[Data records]
• • • • •
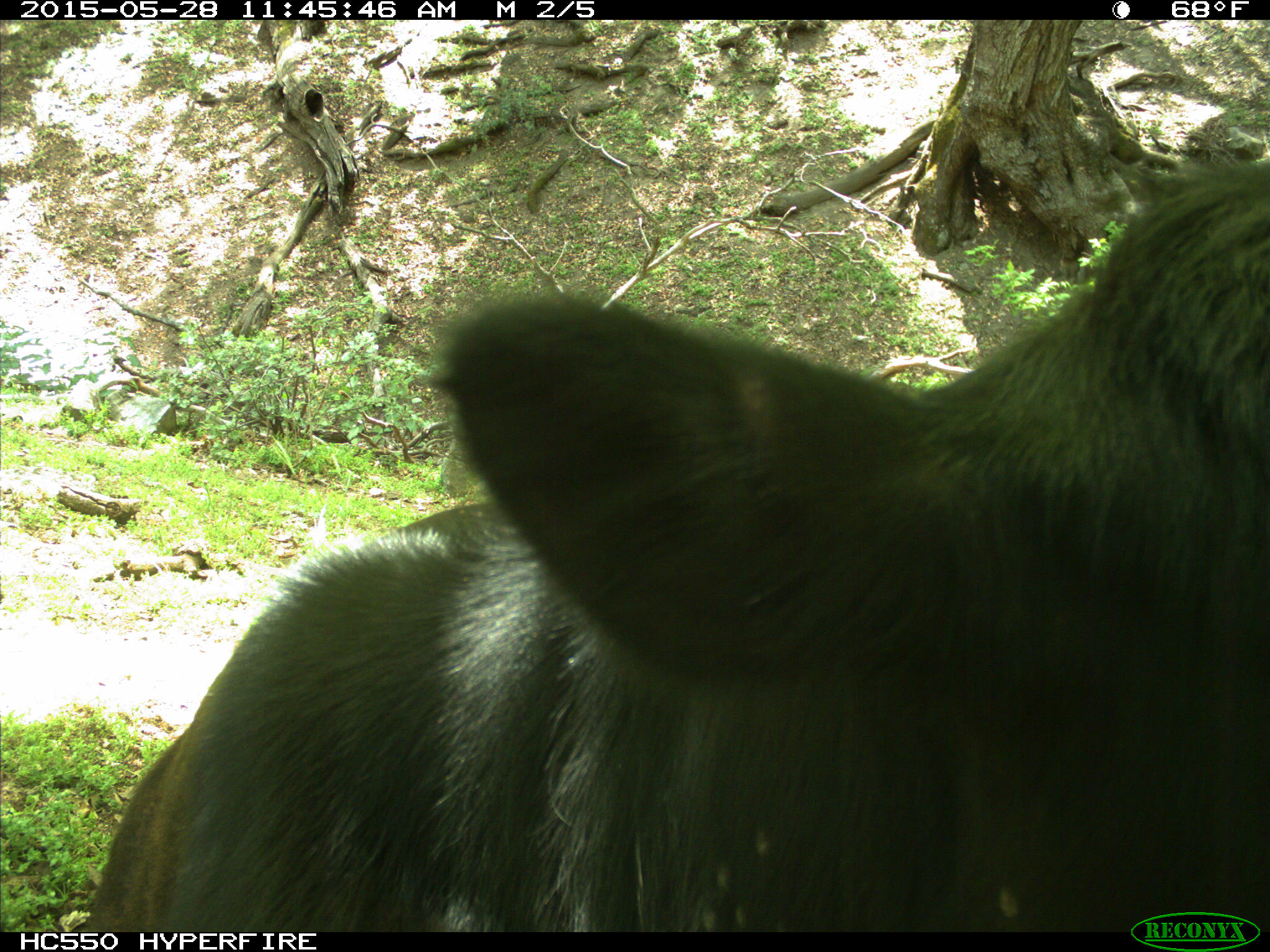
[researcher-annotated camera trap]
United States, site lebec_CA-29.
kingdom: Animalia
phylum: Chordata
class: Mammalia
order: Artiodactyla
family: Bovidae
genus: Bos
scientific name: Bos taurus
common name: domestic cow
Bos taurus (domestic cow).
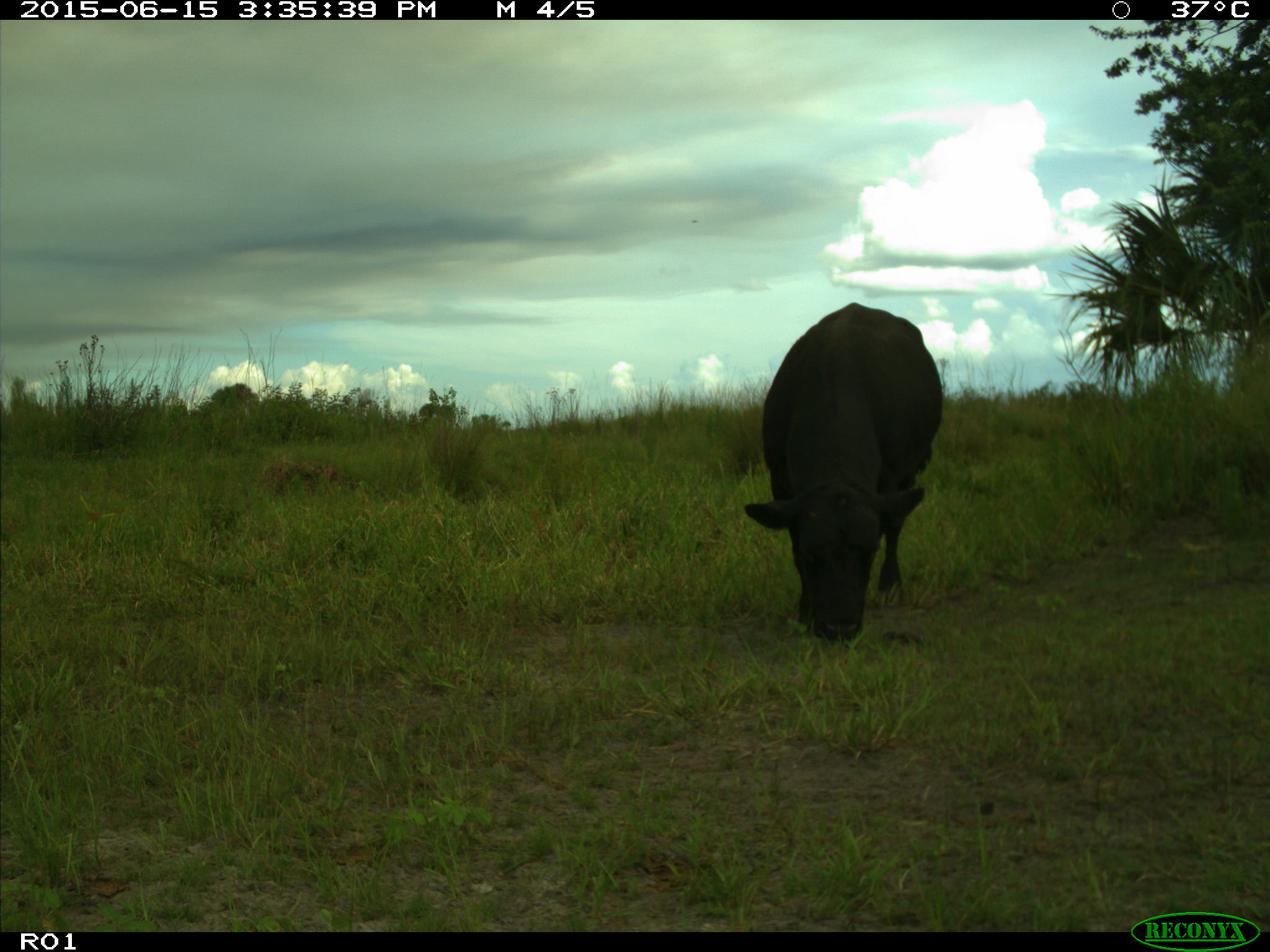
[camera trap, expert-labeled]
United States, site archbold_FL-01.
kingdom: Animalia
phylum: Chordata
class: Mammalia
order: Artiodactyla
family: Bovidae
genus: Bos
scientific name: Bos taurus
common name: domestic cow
• • • • •
**Task details:** Leaving the images behind, set down every entry word for word.

**Task solution:**
[researcher-annotated camera trap]
United States, site lebec_CA-29.
kingdom: Animalia
phylum: Chordata
class: Mammalia
order: Artiodactyla
family: Bovidae
genus: Bos
scientific name: Bos taurus
common name: domestic cow
Bos taurus (domestic cow).
[camera trap, expert-labeled]
United States, site archbold_FL-01.
kingdom: Animalia
phylum: Chordata
class: Mammalia
order: Artiodactyla
family: Bovidae
genus: Bos
scientific name: Bos taurus
common name: domestic cow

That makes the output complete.